One of the most common and costly problems taxpayers encounter is penalties and interest that the IRS can add onto original tax amounts. The IRS can impose penalties for filing your tax return late, paying your taxes after the due date, and failing to deposit estimated tax payments. If they are not paid, penalties and interest can double your IRS bill in about seven years. One way that you can get these penalties abated is to demonstrate reasonable cause. The IRS considers you to have Reasonable Cause for failing to file your taxes or paying the amount due if you can demonstrate that you “used all ordinary business care and prudence to meet your Federal tax obligations but were nonetheless unable to do so.” In this blog, I will discuss penalty relief due to Reasonable Cause.

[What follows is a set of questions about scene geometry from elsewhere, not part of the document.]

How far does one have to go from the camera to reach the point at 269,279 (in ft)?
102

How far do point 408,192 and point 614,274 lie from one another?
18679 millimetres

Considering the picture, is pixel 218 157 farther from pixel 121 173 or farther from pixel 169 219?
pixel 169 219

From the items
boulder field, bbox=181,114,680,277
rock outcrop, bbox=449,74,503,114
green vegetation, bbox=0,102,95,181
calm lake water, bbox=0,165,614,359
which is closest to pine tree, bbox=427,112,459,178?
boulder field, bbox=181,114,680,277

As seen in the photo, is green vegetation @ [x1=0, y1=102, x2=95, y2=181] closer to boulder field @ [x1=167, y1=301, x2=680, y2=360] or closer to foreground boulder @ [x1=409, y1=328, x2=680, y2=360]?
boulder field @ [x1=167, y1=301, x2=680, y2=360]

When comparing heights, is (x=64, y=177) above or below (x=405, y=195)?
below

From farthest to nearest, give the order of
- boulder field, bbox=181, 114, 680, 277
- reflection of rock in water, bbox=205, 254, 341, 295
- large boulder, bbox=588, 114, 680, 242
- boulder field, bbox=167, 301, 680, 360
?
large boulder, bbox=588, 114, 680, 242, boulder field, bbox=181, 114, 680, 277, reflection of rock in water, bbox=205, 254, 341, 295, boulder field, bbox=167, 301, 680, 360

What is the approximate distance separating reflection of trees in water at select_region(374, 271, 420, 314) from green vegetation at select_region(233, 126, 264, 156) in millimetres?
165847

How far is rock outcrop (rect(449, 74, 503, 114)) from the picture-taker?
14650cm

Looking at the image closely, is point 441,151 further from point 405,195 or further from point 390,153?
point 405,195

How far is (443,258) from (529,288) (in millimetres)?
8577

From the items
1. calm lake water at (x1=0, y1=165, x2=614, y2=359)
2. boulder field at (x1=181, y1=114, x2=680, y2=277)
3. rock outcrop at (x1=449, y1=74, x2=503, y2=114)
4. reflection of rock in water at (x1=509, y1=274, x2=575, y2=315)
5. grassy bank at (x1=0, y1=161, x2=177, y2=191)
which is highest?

Typical Situations for Reasonable Cause

If you’ve failed to file your return, make a deposit, or pay a tax when it was due, the IRS will consider any sound reason that establishes your inability to do so, including:

• Fire, casualty, natural disaster, or other calamities
• Inability to obtain records
• Death, serious illness, incapacitation or unavoidable absence of the taxpayer or the taxpayer’s immediate family
• Unavoidable postal delays or absence from the United States
• Any other reason that shows you exercised all due diligence to meet your Federal tax obligations but were nonetheless unable to do so due to something that was outside of your control

A lack of funds by itself is not sufficient cause to avoid the penalty for failure to pay taxes when due, but it can be reasonable cause if payment of the taxes would create an undue economic hardship so that you would be unable to pay your basic living expenses. The IRS will likely waive the penalty if you also exercise ordinary business care and prudence in providing for the payment of the tax liability, such as by exploring other means to secure the necessary funds, and pay the taxes when the funds become available.